地面に背中をこすりつけてゴロゴロするしぐさは、散歩中にみられることがあると思います。よくみればゴミなどの上を急にゴロゴロしていて、飼い主さんが悲鳴をあげるということもしばしばあるようです。人間から見たら、「一体何をしている?」と問い詰めたくなる行為ですよね。

ゴミなどの上にゴロゴロする時は、ゴミなどの匂いで自分の匂いを隠す意味があると言われています[4]。他にも自分の匂いをこすりつけて「私がここにいるよ!」と他の犬に知らせたり、ほかの犬に自分がみつけたものの匂いを知らせて「ここにご飯があるよ」と知らせる意味があるようです[3][4]。

### 演習課題:
- A) 下に並ぶ行のうち、文字列「teacup」を含む行の数を答えてください。数字だけを示し、大文字と小文字は区別するものとします。
- B) 犬が地面で背中をこすりつけてゴロゴロする行動を扱った文章を取り上げ、最後の文の後から続きを書いてください。

### 掲載行一覧:
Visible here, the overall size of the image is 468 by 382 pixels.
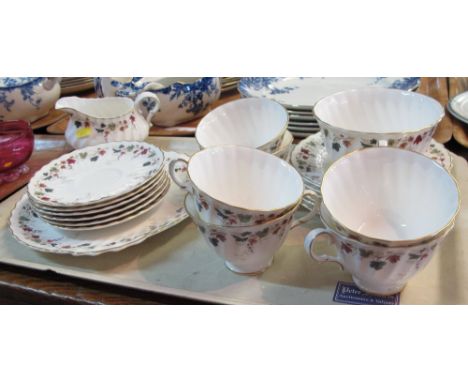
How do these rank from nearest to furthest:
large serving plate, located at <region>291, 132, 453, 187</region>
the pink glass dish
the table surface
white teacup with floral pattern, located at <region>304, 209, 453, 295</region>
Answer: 1. white teacup with floral pattern, located at <region>304, 209, 453, 295</region>
2. the table surface
3. large serving plate, located at <region>291, 132, 453, 187</region>
4. the pink glass dish

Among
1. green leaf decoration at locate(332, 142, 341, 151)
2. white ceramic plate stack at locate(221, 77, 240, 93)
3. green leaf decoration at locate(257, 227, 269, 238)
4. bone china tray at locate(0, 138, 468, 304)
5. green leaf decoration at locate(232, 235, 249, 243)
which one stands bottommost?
bone china tray at locate(0, 138, 468, 304)

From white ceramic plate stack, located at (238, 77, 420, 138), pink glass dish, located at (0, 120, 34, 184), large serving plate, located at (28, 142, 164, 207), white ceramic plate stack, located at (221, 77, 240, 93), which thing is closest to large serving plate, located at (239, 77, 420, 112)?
white ceramic plate stack, located at (238, 77, 420, 138)

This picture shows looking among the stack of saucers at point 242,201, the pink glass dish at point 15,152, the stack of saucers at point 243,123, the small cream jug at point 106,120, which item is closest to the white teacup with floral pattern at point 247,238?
the stack of saucers at point 242,201

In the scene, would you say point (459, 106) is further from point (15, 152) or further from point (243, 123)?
point (15, 152)

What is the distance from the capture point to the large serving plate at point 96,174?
0.69 m

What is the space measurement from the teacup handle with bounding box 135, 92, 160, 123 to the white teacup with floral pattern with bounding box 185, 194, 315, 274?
16.7 inches

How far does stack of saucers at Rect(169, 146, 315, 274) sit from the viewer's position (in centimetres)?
53

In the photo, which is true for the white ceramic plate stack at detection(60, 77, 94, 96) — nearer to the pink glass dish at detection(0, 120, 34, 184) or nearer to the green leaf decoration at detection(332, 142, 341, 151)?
the pink glass dish at detection(0, 120, 34, 184)

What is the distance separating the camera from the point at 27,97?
1.07m

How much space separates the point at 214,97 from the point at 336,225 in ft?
2.18

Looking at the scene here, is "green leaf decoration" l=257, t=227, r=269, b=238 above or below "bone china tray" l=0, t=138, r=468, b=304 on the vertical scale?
above

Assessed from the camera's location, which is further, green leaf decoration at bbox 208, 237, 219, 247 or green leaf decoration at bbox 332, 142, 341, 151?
green leaf decoration at bbox 332, 142, 341, 151

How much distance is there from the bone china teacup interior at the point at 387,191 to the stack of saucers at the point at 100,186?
0.28 m

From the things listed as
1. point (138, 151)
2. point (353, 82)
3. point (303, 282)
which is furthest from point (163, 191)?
point (353, 82)
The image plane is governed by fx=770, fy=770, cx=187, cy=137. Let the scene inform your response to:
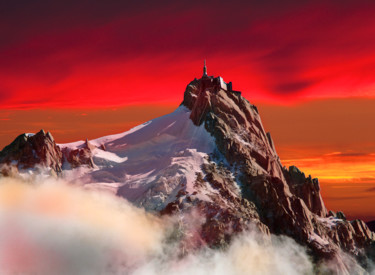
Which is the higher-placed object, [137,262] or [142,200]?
[142,200]

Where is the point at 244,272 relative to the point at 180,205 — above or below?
below

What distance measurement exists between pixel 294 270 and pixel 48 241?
63087mm

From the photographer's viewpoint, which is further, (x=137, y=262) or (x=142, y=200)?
(x=142, y=200)

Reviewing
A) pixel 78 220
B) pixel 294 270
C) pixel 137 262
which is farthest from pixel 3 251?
pixel 294 270

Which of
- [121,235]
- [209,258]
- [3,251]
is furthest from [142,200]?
[3,251]

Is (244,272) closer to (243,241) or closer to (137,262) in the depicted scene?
(243,241)

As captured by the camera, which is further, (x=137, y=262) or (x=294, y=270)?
(x=294, y=270)

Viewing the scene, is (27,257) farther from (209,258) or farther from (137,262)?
(209,258)

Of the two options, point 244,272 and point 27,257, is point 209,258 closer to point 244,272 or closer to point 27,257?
point 244,272

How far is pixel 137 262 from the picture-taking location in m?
186

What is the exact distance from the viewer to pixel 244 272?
18975cm

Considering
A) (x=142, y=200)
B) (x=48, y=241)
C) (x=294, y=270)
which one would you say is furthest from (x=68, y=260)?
(x=294, y=270)

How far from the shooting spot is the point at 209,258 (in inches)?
7328

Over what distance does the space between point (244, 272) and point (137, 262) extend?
26.6 meters
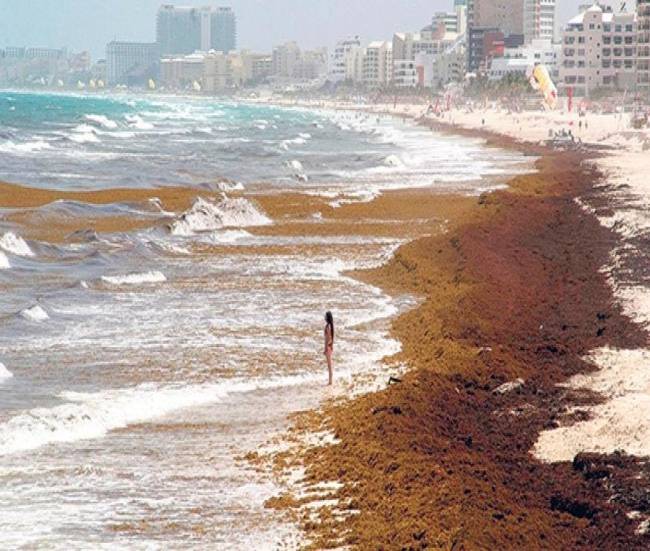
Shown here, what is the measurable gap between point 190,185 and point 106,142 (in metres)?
40.0

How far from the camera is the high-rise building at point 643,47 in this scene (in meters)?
136

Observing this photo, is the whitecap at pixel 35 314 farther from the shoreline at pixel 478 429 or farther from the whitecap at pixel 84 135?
the whitecap at pixel 84 135

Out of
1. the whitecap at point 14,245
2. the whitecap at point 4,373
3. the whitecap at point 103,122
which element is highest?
the whitecap at point 103,122

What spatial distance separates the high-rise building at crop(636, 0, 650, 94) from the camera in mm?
136000

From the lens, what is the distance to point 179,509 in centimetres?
1298

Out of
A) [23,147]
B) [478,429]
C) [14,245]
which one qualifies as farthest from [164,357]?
[23,147]

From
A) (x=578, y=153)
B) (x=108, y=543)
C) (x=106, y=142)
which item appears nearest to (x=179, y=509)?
(x=108, y=543)

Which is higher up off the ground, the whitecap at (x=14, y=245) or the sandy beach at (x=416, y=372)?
the whitecap at (x=14, y=245)

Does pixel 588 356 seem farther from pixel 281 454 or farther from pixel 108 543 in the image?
pixel 108 543

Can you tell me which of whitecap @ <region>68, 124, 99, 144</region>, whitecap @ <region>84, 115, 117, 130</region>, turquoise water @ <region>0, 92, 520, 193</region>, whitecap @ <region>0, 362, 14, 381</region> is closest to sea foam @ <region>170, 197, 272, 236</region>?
turquoise water @ <region>0, 92, 520, 193</region>

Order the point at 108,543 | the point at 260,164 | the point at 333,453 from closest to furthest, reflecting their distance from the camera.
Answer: the point at 108,543
the point at 333,453
the point at 260,164

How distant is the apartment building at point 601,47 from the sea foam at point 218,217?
11970cm

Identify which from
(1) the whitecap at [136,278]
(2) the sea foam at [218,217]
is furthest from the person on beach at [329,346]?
(2) the sea foam at [218,217]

### 課題の解答:
- A) 5

- B)
犬は群れで行動する動物なので、おしっこや、排便後に地面をけりあげて匂いを飛ばしたり、こうして地面に背中をこすりつけ匂いを残したりして「私はここにいるよ」とお互いに知らせながら、争いがなく、そして餌などの情報を分け合いながら生きてきたのでしょう。シャンプーのあとに地面に背中をこすりつけてゴロゴロはじめる時がよくあります。これも飼い主さんにとったら「きれいにしたばかりなのに辞めて!」と悲鳴を上げさせるしぐさですが、犬にとっては「このにおい、嫌い!」と他の匂いをつけて気を沈めている時もあるようです[3]。ゴロゴロすることでシャンプーのストレスから気持ちを落ち着ける意味もあるのでしょうね。

前足をかけて腰をふる(マウンティング)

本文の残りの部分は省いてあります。